Penn Researchers Awarded $18 Million Grant to Study Cognitive Decline in Lewy Body Diseases
Penn Medicine researchers will advance their understanding of the underlying causes of cognitive decline in individuals with Lewy body diseases, like Parkinson’s, and identify biomarkers that predict which individuals are more likely to develop dementia with a $18 million grant from the National Institutes of Health/National Institute on Aging. The goal of this wide-ranging program is to understand the factors that govern who develops dementia, and how quickly, in order to develop therapies that might slow the progression of disease.
Nearly one million Americans currently live with Parkinson’s disease (PD), and an estimated 1.4 million have PD or dementia with Lewy bodies. Both are caused by the buildup of an abnormal protein in the brain, called α-synuclein (αSyn). The buildup of αSyn forms clumps called Lewy bodies, leading to issues with movement and cognition. While these diseases share a common underlying cause, individuals express symptoms differently. Some people experience cognitive decline, like impaired memory and judgement, at the outset of their diagnosis, other develop it a few years after, and some never do. Likewise, some individuals struggle with motor functions early, like walking or swallowing, while others develop these symptoms years after diagnosis. There are currently no FDA-approved treatments available that slow the progression of these diseases.
“Regardless of timing, these symptoms appear to share some underlying processes. We hope that the differences in individuals’ diseases can illuminate the root cause of neurodegeneration and help us develop therapies that delay the onset of cognitive decline,” said Alice Chen-Plotkin, MD, the Parker Family professor of Neurology, director of the Molecular Integration in Neurological Diagnosis (MIND) Initiative, and overall director of this newly funded program. “Ideally, instead of Parkinson’s being a disease that eventually may disrupt all aspects of an individual’s life, we could slow its progression so much that it would just be a minor inconvenience.”
Looking at Lewy body diseases through four different lenses
The grant supports four different projects across the Perelman School of Medicine, and emphasizes collaboration across disciplines. Edward Lee, MD, PhD, co-director of Penn’s Institute on Aging and leader of the Penn Medicine Brain Bank, and Sharon X. Xie, PhD, a professor of Biostatistics, will ensure that tissue, DNA samples, and data are centralized and shared with all collaborators.

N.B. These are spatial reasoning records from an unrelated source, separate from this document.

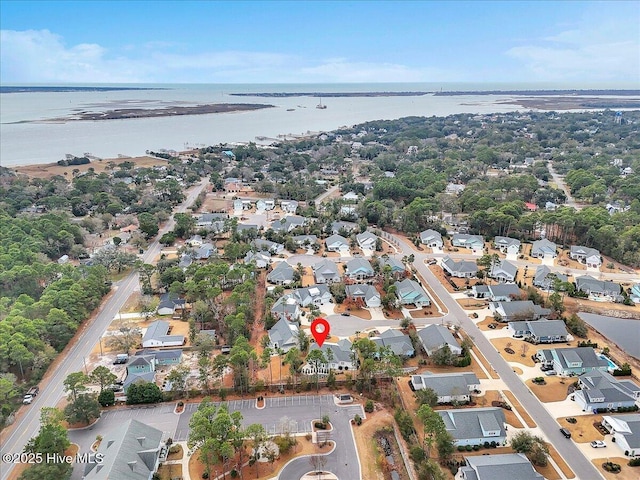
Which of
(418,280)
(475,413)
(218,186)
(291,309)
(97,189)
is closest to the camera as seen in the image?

David Irwin, MD, an associate professor of Neurology, will lead one project investigating how αSyn buildup interacts with b-amyloid plaques (amyloid) and tau neurofibrillary tangles (tau), which drive other neurodegenerative diseases, most notably Alzheimer’s. His goal is to understand how the interplay between these elements impact loss of cognition.
Virginia M.-Y. Lee, PhD, MBA, John H. Ware 3rd Endowed Professor in Alzheimer’s Research in the department of Pathology and Laboratory Medicine, will research how the mis-folding and clumping of αSyn affects how it spreads throughout the brain. She hypothesizes that how the αSyn folds and clumps impacts the rate at which it spreads in an individual’s brain.
Lee first discovered the role of αSyn, as well as amyloid and tau in neurodegenerative diseases, alongside her late partner, John Q. Trojanowski, a professor of Geriatric Medicine and Gerontology in Pathology and Laboratory Medicine.
Chen-Plotkin will oversee one of two projects examining how different genetic factors in individuals impact the spread of αSyn. Chen-Plotkin’s project draws upon previous research that identified a genetic marker for PD. She will use tissue from the Brain Bank collected from thousands of individuals with neurodegenerative diseases to search for additional genetic markers that correlate with the development of different Lewy body diseases and then model these genetic changes in neurons.
For the second project, Kelvin C. Luk, PhD, an associate professor of Pathology and Laboratory Medicine, will model these genetic variations in mice, and determine if gene-editing techniques can regulate the spread of αSyn, and potentially slow the progression of these neurodegenerative diseases.
The team will validate their findings by identifying patients within the clinic who have a specific biomarker and track their progress over time in a clinical cohort led by Daniel Weintraub, MD, Professor of Psychiatry. That is, if the researchers believe a genetic marker is tied to early loss of motor function, but late onset cognitive decline, they would identify patients with that marker through genetic testing, and follow their disease over time to see if it they do in fact experience the symptoms they hypothesized.
“While these projects have specific focuses, the multi-project nature of the program allows us to collaborate to learn how these different systems work together to cause individual expressions of disease,” said Chen-Plotkin. “We hope that the constant feedback from the collaborators will accelerate our research and help us translate our findings into real therapies that improve the lives of individuals and their families.”